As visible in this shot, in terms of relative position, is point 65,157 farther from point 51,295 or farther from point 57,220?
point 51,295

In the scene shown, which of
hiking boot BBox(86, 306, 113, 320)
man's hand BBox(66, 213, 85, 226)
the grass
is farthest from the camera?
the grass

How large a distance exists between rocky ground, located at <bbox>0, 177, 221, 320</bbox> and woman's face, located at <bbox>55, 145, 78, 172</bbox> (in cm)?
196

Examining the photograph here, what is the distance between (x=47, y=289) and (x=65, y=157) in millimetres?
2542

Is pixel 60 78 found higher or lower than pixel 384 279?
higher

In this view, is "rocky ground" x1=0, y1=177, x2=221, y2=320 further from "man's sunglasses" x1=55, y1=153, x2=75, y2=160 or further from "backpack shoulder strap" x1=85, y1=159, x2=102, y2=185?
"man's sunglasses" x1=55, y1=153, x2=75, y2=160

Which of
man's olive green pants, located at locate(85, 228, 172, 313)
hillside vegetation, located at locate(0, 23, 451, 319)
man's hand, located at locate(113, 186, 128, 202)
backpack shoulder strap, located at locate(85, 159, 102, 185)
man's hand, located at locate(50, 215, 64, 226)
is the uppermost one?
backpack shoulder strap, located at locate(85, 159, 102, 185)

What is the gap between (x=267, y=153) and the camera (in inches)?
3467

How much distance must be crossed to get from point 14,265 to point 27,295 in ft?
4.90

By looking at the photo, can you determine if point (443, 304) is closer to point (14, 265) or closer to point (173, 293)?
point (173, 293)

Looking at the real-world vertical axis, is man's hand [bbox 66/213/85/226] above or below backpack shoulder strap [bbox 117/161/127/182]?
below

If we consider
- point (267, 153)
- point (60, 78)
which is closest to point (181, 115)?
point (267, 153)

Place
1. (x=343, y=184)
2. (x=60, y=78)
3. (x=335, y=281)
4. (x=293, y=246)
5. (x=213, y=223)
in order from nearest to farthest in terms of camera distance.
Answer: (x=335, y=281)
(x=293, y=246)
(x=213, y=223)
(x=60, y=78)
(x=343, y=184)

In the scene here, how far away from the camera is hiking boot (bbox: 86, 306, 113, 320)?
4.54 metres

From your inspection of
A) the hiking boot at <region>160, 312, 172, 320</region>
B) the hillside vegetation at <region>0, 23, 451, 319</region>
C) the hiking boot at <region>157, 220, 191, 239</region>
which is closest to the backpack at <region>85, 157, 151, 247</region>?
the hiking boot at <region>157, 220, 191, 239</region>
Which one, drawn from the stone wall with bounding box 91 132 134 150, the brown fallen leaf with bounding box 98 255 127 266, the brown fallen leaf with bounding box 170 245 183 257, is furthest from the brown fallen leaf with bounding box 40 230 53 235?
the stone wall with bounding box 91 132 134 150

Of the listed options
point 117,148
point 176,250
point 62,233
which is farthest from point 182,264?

EXERCISE TASK: Rewrite every line of the records above as a JSON list of strings, with one string per line and blank lines omitted.

THE ANSWER:
[
  "As visible in this shot, in terms of relative position, is point 65,157 farther from point 51,295 or farther from point 57,220?",
  "point 51,295",
  "In the scene shown, which of",
  "hiking boot BBox(86, 306, 113, 320)",
  "man's hand BBox(66, 213, 85, 226)",
  "the grass",
  "is farthest from the camera?",
  "the grass",
  "How large a distance exists between rocky ground, located at <bbox>0, 177, 221, 320</bbox> and woman's face, located at <bbox>55, 145, 78, 172</bbox> (in cm)?",
  "196",
  "Examining the photograph here, what is the distance between (x=47, y=289) and (x=65, y=157) in millimetres?",
  "2542",
  "Is pixel 60 78 found higher or lower than pixel 384 279?",
  "higher",
  "In this view, is \"rocky ground\" x1=0, y1=177, x2=221, y2=320 further from \"man's sunglasses\" x1=55, y1=153, x2=75, y2=160 or further from \"backpack shoulder strap\" x1=85, y1=159, x2=102, y2=185?",
  "\"man's sunglasses\" x1=55, y1=153, x2=75, y2=160",
  "Which of",
  "man's olive green pants, located at locate(85, 228, 172, 313)",
  "hillside vegetation, located at locate(0, 23, 451, 319)",
  "man's hand, located at locate(113, 186, 128, 202)",
  "backpack shoulder strap, located at locate(85, 159, 102, 185)",
  "man's hand, located at locate(50, 215, 64, 226)",
  "is the uppermost one?",
  "backpack shoulder strap, located at locate(85, 159, 102, 185)",
  "What is the gap between (x=267, y=153) and the camera (in inches)?",
  "3467",
  "How much distance must be crossed to get from point 14,265 to point 27,295 in ft?",
  "4.90",
  "By looking at the photo, can you determine if point (443, 304) is closer to point (14, 265) or closer to point (173, 293)?",
  "point (173, 293)",
  "Looking at the real-world vertical axis, is man's hand [bbox 66/213/85/226] above or below backpack shoulder strap [bbox 117/161/127/182]?",
  "below",
  "If we consider",
  "- point (267, 153)",
  "- point (60, 78)",
  "which is closest to point (181, 115)?",
  "point (267, 153)",
  "Place",
  "1. (x=343, y=184)",
  "2. (x=60, y=78)",
  "3. (x=335, y=281)",
  "4. (x=293, y=246)",
  "5. (x=213, y=223)",
  "in order from nearest to farthest in terms of camera distance.",
  "Answer: (x=335, y=281)",
  "(x=293, y=246)",
  "(x=213, y=223)",
  "(x=60, y=78)",
  "(x=343, y=184)",
  "In the scene here, how far away from the camera is hiking boot (bbox: 86, 306, 113, 320)?",
  "4.54 metres",
  "From your inspection of",
  "A) the hiking boot at <region>160, 312, 172, 320</region>",
  "B) the hillside vegetation at <region>0, 23, 451, 319</region>",
  "C) the hiking boot at <region>157, 220, 191, 239</region>",
  "which is closest to the backpack at <region>85, 157, 151, 247</region>?",
  "the hiking boot at <region>157, 220, 191, 239</region>",
  "Which one, drawn from the stone wall with bounding box 91 132 134 150, the brown fallen leaf with bounding box 98 255 127 266, the brown fallen leaf with bounding box 170 245 183 257, is furthest from the brown fallen leaf with bounding box 40 230 53 235?",
  "the stone wall with bounding box 91 132 134 150",
  "Of the listed options",
  "point 117,148",
  "point 176,250",
  "point 62,233",
  "which is farthest from point 182,264?"
]